Действительно ли была та гора? (Пак Вансо) - страница 20

Вся наша семья спала в одной комнате. Это было сделано не только потому, что одну комнату было намного проще протопить, но и из чувства единения: что бы ни случилось, мы должны пережить это вместе. Брат лежал на арятмоге[20], за ним — мать, потом олькхе с двумя малышами по бокам и наконец, на витмоге[21], спала я.

Мать с братом нашли общий язык, когда он рассказывал о планах на будущее. С каждым днем брат говорил все больше и больше. Он всегда начинал с одного и того же: «Когда жизнь станет лучше…» Конечно, он имел в виду мир, который установится после того, как национальная армия снова освободит Сеул.

Тогда уже закончились наши разъяснительные беседы о том, что нам ни в коем случае нельзя говорить, что мы оставались в Сеуле, и что мы должны будем притворяться, будто вернулись из эвакуации. Что касается брата, то он смирился с суровой и постыдной правдой жизни. После того разговора он словно стал другим человеком. Только и делал, что твердил: «Я хочу просто пожить». Он говорил: «Неважно, что было раньше, как жили другие, это меня не касается, я буду жить, думая лишь о своей семье».

Честно говоря, мне было трудно смотреть на размечтавшегося брата, утверждавшего, что он всеми правдами и неправдами заработает денег и будет счастливо жить со своей семьей.
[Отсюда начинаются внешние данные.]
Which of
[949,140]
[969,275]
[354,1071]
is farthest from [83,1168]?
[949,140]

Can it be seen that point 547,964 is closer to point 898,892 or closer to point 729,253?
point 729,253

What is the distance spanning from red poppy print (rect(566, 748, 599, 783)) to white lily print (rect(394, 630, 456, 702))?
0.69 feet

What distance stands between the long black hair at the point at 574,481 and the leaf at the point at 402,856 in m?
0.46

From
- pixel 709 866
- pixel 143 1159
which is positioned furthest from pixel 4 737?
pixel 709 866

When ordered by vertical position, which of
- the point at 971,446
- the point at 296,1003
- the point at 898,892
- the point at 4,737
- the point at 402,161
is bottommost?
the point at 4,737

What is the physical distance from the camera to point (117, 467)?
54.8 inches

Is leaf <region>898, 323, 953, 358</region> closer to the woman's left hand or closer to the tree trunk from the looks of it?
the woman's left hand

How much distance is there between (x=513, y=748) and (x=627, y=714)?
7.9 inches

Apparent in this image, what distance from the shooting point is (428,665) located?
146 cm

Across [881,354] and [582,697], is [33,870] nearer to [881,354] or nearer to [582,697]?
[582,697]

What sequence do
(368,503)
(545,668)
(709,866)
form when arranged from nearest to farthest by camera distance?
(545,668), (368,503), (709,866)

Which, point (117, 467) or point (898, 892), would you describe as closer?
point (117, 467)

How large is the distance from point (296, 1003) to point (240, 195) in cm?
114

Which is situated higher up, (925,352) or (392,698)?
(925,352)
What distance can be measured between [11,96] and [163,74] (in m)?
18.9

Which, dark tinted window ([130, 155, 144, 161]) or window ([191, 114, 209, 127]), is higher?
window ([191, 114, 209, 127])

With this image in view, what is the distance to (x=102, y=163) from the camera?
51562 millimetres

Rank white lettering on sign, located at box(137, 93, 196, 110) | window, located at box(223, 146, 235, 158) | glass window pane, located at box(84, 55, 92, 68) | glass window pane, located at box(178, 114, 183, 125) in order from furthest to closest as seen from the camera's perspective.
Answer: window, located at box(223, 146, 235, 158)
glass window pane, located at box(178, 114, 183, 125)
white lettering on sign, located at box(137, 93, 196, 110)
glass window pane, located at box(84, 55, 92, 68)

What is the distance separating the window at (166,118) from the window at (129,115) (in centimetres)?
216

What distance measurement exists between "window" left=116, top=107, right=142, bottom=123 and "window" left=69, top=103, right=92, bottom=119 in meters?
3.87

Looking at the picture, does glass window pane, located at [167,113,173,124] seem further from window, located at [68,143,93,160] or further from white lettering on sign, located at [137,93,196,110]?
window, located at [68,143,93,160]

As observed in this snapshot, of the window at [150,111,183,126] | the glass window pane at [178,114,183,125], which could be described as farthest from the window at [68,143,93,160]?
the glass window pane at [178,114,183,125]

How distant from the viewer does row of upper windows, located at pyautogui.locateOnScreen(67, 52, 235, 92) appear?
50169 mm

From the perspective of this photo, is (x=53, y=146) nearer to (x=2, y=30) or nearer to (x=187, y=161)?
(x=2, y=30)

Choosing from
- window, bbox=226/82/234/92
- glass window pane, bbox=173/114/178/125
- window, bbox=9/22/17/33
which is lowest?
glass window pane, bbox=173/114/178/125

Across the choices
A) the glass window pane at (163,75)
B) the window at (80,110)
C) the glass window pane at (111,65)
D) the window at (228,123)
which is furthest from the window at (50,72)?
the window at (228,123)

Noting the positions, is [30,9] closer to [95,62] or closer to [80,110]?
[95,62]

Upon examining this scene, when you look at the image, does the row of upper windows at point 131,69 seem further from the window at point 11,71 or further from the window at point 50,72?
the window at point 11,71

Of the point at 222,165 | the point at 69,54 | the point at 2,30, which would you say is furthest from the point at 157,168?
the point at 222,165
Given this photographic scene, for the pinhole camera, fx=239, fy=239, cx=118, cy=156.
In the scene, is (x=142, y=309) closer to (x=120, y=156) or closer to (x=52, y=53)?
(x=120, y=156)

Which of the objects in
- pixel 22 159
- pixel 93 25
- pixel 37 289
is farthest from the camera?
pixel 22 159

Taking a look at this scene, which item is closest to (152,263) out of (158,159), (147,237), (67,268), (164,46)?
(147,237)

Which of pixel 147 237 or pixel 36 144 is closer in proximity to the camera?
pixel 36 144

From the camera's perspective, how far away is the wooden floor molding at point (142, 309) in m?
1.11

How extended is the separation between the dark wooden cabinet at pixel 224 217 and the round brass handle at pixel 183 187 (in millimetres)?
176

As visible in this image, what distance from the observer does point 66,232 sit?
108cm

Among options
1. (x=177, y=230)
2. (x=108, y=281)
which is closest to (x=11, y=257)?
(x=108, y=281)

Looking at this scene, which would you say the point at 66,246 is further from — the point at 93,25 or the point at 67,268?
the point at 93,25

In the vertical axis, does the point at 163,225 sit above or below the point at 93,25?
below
Он говорил, что хочет, работая днем и ночью, заработав кучу денег, жить как премьер-министр. Но я не понимала, как об этом может говорить мой брат, всегда бывший противником такой жизни. Мне хотелось заткнуть уши. Для меня его слова были предательством. Брат с детства был для меня примером честности, справедливости и благородства. И вот теперь он, собираясь стать жирной свиньей, усердно готовил для этого себя и семью. Чем больше он болтал, тем больше менялось выражение его лица. Оно превращалось в безвольное и отвратительное. Идеологическая линия фронта, которую перешел брат, с самого начала была для меня за пределами понимания, но теперь, когда я видела, как изменился брат, меня бросало в дрожь из-за осознания ее безжалостной и коварной разрушительной силы. Она не была примитивной линией, которую, когда заблагорассудится, мог пересечь такой ничтожный идеалист, как мой брат. «Как может так сильно измениться человек? — думала я. — Даже если бы он вернулся с обезображенным лицом, и тогда, наверно, было бы легче его узнать».

В тот медленно тянущийся день брат мечтал о том, чтобы никогда больше не видеть сны, а рядом сидела и согласно поддакивала довольная мать. Кивая головой, слушая планы тридцатилетнего сына, она выглядела так, будто с гордостью и умилением слушала лепет трехлетнего ребенка.